Common Limiting Beliefs That Lower Self-Esteem and How to Challenge Them
Have you ever found yourself thinking, “I’m not good enough,” or “I don’t deserve success”? If so, you’re not alone. These thoughts often stem from what we call limiting beliefs—those sneaky, subconscious thoughts that hold us back from reaching our true potential. Over time, they can erode our self-esteem and keep us stuck in a cycle of doubt and self-sabotage.
What are limiting beliefs?
Limiting beliefs are assumptions or perceptions we hold about ourselves and the world around us. They’re often formed through past experiences, upbringing, or societal pressures, and they keep us from living up to our fullest potential. These beliefs shape how we approach life, work, and relationships. In particular, when they’re rooted in low self-esteem, they can make us feel inadequate, undeserving, or afraid to step outside our comfort zone.
Common limiting beliefs that erode self-esteem:
“I’m not qualified enough to succeed.”
This belief makes us feel inadequate, leading us to doubt our abilities and avoid taking risks. You might hesitate to apply for that promotion or start a business because you don’t feel “ready” or “expert” enough.
“I’m not as good as [insert someone else].”
In our social media-driven world, comparison is inevitable. But constantly comparing yourself to others not only drains your confidence but keeps you trapped in the belief that you’re always falling short.
“I don’t deserve success or happiness.”
This belief is especially harmful. If you feel like you don’t deserve good things, you’re less likely to go after your dreams or accept opportunities, even when they’re right in front of you.
These limiting beliefs can create a mental roadblock, leaving you stuck and preventing you from feeling confident and capable.
How to start challenging these beliefs:
1. Identify the belief.
The first step is to become aware of when these thoughts arise. Often, we’re so used to thinking this way that the limiting belief feels like a fact. Take a moment to pause and write down what’s going through your mind.
2. Challenge it with evidence.
Once you’ve identified the limiting belief, ask yourself: Is this true? Is there any real evidence to support it? Often, you’ll find that the belief doesn’t hold up under scrutiny. For example, if you think, “I’m not qualified enough,” reflect on your achievements so far. You’ve likely succeeded in many areas of your life, and that’s proof of your capability.
3. Replace the belief.
Once you’ve challenged the limiting belief, it’s time to reframe it. Instead of saying, “I’m not good enough,” try thinking, “I’m learning and growing every day.” This shift in perspective can help you approach new opportunities with a sense of possibility, rather than fear.
4. Take action.
Confidence grows through action. The more you step outside your comfort zone and take on challenges despite your limiting beliefs, the stronger your self-esteem becomes. Whether it’s speaking up in a meeting, launching a project, or taking time for self-care, action helps break the cycle of doubt.
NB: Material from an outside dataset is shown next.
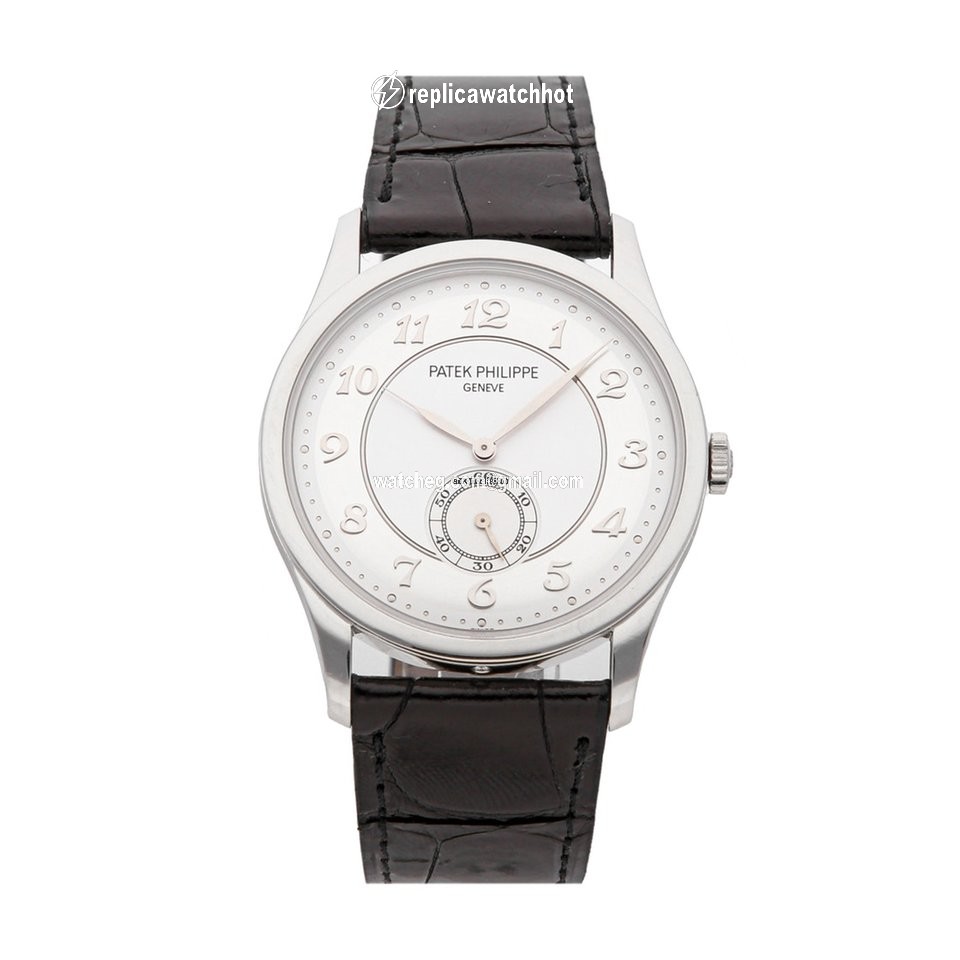 Patek Philippe Calatrava Mens watch Unisex Manual winding Platinum 5196P-001 2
Building confidence is a journey
Remember, confidence isn’t something we’re born with—it’s something we develop over time. By identifying and challenging your limiting beliefs, you can start to rebuild your self-esteem and move forward with more clarity, focus, and self-assurance. If this is something you want to work on, bring this up in your next session with me. Confidence is something you have the power to increase with practice overtime!